── ОТРЫВОК ИЗ ИСТОЧНИКА

Одинокий волк. Жизнь Жаботинского. Том 2 — страница 141 из 164

"ЭЦЕЛ как таковой может действовать только в Палестине, а там он никогда не получал статуса политического движения или организма, имеющего право распространять свои приказы за пределами Палестины. Даже если наши варшавские друзья думают, что ЭЦЕЛ имеет право действовать за пределами Палестины и что была необходимость политического заявления по этому поводу, они все-таки должны помнить, что шеф (главнокомандующий ЭЦЕЛа) живет в Европе, что политика — дело его компетенции, и за нее отвечает Несиут (Правление), и что постоянный политический делегат Несиут — доктор Шехтман — живет в Варшаве. Издатель Jerozolima Wyzwolona счел бы неправильным, если бы доктор Шехтман высказался о политике ЭЦЕЛа, не проконсультировавшись с его представителем. Неужели же он думает, что можно делать заявления по политическим вопросам, не консультируясь с доктором Шехтманом?.. Если так продолжать, то дела придут в страшный беспорядок и полную анархию"[773].

Это были месяцы небывало трудных поездок и лихорадочной деятельности. Необходимость политической активности в Лондоне надо было уравновешивать связями с общинами Восточной Европы. Да и Западной Европой нельзя было пренебрегать, и Жаботинский провел очень насыщенные две недели во Франции, частично с членами организации и частично с французскими политическими деятелями. Он встретился с Альбером Гарраном, министром внутренних дел, который "на 50 % сочувствовал и на 50 % не высказывался" по поводу просьбы Жаботинского помочь отправить иммигрантов Аф-Аль-Пи из французских портов. Анатоль де Монзи, министр информации (старый друг и поклонник Жаботинского), был "очень дружелюбен, негодовал на Еврейское агентство". Обещал Жаботинскому "неограниченную помощь"[774]. Это было в апреле. Только он вернулся в Лондон, как тут же отправился в запланированное турне — опять по Восточной Европе. Маршрут был очень типичным для его напряженной деятельности: за двадцать дней мая он посетил двадцать один город — в Финляндии, Эстонии, Латвии, Литве и Польше — и прочел там лекции.

────
── ИСХОДНЫЙ МАТЕРИАЛ

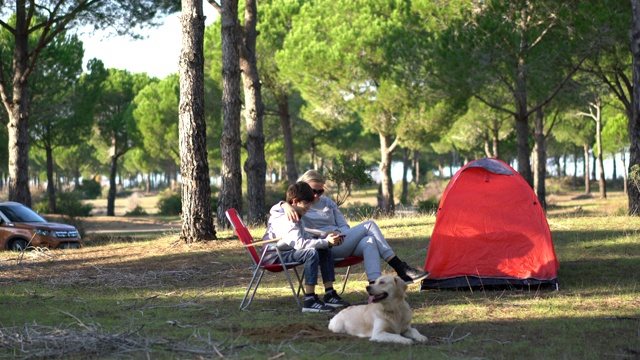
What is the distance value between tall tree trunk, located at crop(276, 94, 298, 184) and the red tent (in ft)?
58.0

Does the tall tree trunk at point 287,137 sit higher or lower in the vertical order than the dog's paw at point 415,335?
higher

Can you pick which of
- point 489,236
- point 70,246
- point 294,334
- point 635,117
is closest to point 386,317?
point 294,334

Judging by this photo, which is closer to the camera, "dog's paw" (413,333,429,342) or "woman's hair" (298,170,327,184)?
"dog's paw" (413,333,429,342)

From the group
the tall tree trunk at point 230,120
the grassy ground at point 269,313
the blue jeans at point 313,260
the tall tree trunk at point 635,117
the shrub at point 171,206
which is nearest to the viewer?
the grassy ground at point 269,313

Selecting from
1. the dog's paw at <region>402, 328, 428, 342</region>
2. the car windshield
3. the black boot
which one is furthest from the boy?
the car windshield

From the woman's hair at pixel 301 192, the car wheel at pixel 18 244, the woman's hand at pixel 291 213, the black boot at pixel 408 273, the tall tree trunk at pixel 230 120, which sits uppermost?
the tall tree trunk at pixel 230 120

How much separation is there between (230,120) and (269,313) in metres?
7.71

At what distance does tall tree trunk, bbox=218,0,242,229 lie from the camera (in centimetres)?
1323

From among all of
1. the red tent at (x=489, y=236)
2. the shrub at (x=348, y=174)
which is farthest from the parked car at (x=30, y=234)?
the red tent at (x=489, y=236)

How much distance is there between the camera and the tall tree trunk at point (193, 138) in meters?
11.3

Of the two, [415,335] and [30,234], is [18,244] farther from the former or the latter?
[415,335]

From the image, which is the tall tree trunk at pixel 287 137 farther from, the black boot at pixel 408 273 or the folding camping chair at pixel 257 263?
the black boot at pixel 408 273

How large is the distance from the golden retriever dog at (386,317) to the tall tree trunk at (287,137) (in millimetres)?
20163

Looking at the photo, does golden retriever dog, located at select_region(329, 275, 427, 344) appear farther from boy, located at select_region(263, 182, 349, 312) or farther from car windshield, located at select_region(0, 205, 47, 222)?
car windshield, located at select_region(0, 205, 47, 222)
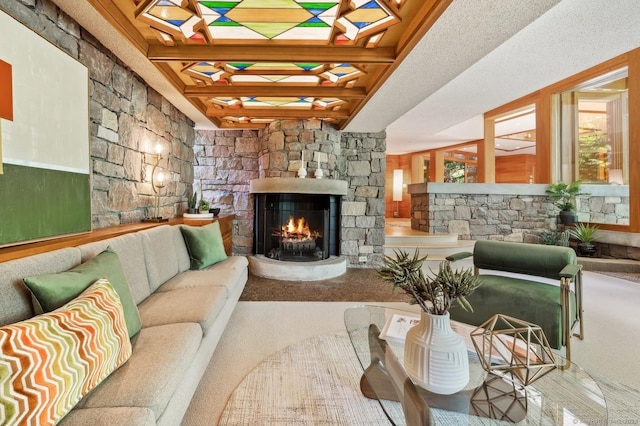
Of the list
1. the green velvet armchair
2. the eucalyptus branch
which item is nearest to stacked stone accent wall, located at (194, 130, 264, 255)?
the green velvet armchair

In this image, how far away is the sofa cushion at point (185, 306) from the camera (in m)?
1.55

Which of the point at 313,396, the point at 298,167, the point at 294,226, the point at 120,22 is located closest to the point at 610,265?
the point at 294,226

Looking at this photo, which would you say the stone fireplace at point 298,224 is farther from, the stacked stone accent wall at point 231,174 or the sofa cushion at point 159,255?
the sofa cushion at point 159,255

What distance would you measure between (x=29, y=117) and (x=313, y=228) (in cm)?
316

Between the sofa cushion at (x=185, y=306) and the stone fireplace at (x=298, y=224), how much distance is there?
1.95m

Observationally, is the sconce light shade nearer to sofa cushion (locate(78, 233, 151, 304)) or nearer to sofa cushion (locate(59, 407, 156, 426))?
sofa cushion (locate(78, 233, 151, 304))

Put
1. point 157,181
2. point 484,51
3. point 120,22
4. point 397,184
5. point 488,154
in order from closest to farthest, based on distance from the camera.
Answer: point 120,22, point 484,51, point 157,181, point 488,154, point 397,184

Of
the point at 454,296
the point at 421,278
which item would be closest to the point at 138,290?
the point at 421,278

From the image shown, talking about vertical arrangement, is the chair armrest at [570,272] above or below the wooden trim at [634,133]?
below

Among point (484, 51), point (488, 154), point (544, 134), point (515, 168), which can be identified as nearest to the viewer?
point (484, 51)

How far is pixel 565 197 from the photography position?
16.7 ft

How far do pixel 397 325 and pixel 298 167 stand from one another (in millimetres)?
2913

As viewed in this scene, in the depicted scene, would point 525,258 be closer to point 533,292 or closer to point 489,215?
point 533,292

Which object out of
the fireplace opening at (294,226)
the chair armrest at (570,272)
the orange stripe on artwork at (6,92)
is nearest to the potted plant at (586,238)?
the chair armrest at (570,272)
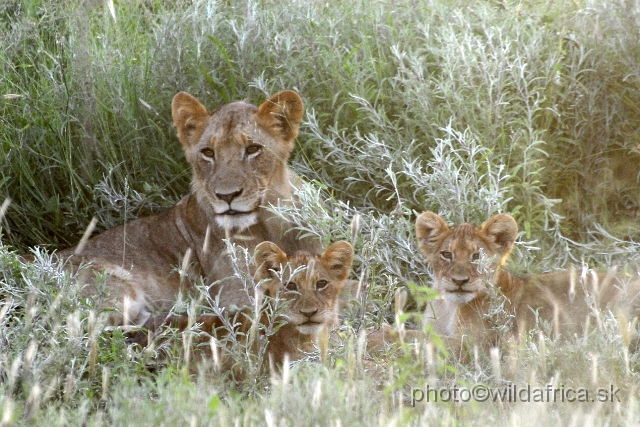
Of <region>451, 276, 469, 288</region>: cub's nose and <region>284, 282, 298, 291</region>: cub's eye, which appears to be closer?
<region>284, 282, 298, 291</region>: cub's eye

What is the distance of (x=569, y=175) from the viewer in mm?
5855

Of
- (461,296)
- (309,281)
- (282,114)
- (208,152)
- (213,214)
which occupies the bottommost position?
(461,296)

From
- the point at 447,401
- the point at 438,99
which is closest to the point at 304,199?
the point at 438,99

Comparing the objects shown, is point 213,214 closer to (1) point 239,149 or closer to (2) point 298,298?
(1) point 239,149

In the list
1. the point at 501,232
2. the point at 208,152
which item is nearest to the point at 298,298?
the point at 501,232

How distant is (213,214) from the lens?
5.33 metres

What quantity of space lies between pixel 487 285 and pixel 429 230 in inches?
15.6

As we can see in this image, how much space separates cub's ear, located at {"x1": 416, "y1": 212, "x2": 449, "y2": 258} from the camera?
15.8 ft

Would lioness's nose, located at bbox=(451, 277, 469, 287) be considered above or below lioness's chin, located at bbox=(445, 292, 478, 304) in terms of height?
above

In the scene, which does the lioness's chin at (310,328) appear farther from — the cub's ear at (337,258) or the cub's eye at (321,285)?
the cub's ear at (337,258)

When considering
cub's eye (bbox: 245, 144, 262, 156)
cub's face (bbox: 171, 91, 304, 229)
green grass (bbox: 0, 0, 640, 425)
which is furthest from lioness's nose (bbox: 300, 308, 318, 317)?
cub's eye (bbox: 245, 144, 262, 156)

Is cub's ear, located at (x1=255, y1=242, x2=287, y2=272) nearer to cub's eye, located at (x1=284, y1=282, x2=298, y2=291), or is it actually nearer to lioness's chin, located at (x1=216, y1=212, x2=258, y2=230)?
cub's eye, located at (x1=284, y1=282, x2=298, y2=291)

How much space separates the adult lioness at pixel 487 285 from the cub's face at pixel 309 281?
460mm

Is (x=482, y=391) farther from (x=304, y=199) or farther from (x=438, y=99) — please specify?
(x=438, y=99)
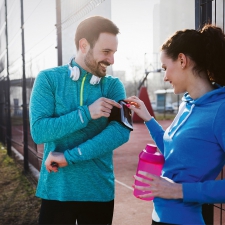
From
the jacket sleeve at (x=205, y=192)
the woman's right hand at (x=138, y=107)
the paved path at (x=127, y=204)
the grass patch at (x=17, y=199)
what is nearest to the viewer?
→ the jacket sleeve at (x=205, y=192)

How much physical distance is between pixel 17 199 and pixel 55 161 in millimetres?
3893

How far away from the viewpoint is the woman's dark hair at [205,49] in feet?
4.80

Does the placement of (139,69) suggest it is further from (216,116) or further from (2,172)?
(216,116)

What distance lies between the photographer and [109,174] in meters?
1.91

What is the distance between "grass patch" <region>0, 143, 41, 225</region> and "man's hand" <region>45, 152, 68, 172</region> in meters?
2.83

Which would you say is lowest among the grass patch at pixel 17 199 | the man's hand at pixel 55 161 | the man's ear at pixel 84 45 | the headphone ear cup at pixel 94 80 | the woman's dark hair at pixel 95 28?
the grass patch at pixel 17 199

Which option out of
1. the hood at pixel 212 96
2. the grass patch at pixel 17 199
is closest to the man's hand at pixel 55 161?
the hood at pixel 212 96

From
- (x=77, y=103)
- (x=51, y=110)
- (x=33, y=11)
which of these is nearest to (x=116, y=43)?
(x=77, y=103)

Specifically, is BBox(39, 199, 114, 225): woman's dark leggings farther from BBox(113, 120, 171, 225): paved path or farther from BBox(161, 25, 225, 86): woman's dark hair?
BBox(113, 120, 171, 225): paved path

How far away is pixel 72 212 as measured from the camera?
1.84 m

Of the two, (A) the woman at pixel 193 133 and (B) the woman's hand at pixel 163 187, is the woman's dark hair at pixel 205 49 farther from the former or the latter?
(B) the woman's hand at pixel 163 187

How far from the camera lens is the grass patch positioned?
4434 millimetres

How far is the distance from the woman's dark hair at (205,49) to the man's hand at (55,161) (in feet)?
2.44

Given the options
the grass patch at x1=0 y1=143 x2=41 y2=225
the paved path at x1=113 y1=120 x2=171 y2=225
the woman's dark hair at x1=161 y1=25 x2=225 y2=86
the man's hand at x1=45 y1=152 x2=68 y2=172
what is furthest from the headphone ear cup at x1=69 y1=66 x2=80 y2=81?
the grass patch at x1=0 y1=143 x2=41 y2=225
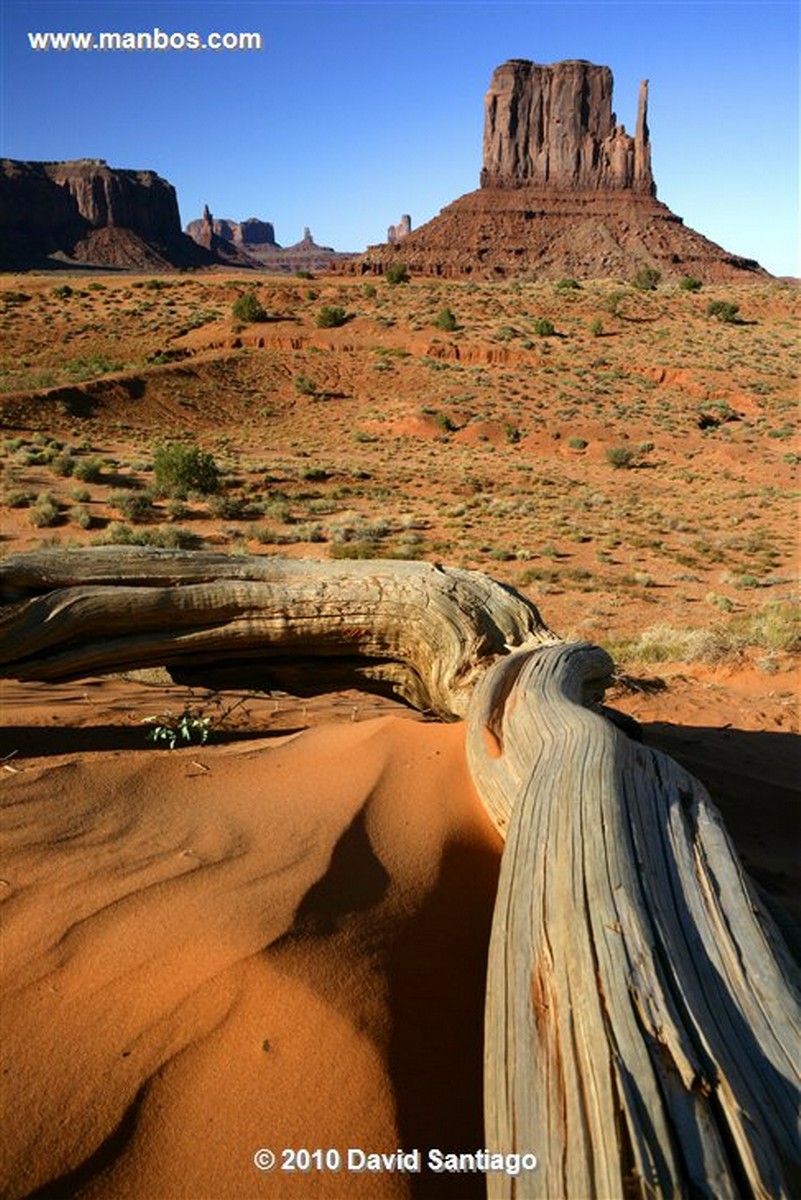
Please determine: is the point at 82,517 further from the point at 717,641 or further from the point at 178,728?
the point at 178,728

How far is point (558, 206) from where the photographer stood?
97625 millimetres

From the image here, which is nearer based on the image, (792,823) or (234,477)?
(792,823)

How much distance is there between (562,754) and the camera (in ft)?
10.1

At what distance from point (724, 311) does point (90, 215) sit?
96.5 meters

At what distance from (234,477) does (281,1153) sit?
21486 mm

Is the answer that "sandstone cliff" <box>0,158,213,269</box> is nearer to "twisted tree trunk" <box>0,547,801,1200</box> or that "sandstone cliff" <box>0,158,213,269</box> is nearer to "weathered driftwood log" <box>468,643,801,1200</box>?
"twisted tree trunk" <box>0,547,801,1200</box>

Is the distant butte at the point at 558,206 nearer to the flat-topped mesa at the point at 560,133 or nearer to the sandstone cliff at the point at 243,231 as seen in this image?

────

Допиши следующую часть отрывка о Жаботинском, начав сразу после его последнего предложения.

Потом ему предстояли выступления на митингах в Румынии, Югославии и Болгарии, для чего еще должно было быть составлено расписание.

Иногда можно узнать из чьих-нибудь заметок или воспоминаний оставшихся в живых свидетелей того периода о случавшихся у Жаботинского странных способах отдыха.

Йозеф Хруст, старший офицер польского "Бейтара", был приглашен сопровождать Жаботинского в одной из его поездок по польским еврейским центрам. Ехали они поездом, перегоны зачастую были длинные и скучные, и они решили сыграть в игру, популярную у восточноевропейских интеллектуалов. Один играющий начинает цитату из какого-нибудь стихотворения, другой продолжает сколько помнит и так далее. Они выбрали для этого польскую поэму "Пан Тадеуш". Хруст, сравнительно недавно окончивший университет, не сомневался, что победит в соревновании. Жаботинский читал эту поэму лет сорок назад, и польский язык не был одним из его "основных". Однако, как рассказывал Хруст много лет спустя, Жаботинского было не остановить. Казалось, он знает наизусть всю эту длинную, как целая книга, поэму.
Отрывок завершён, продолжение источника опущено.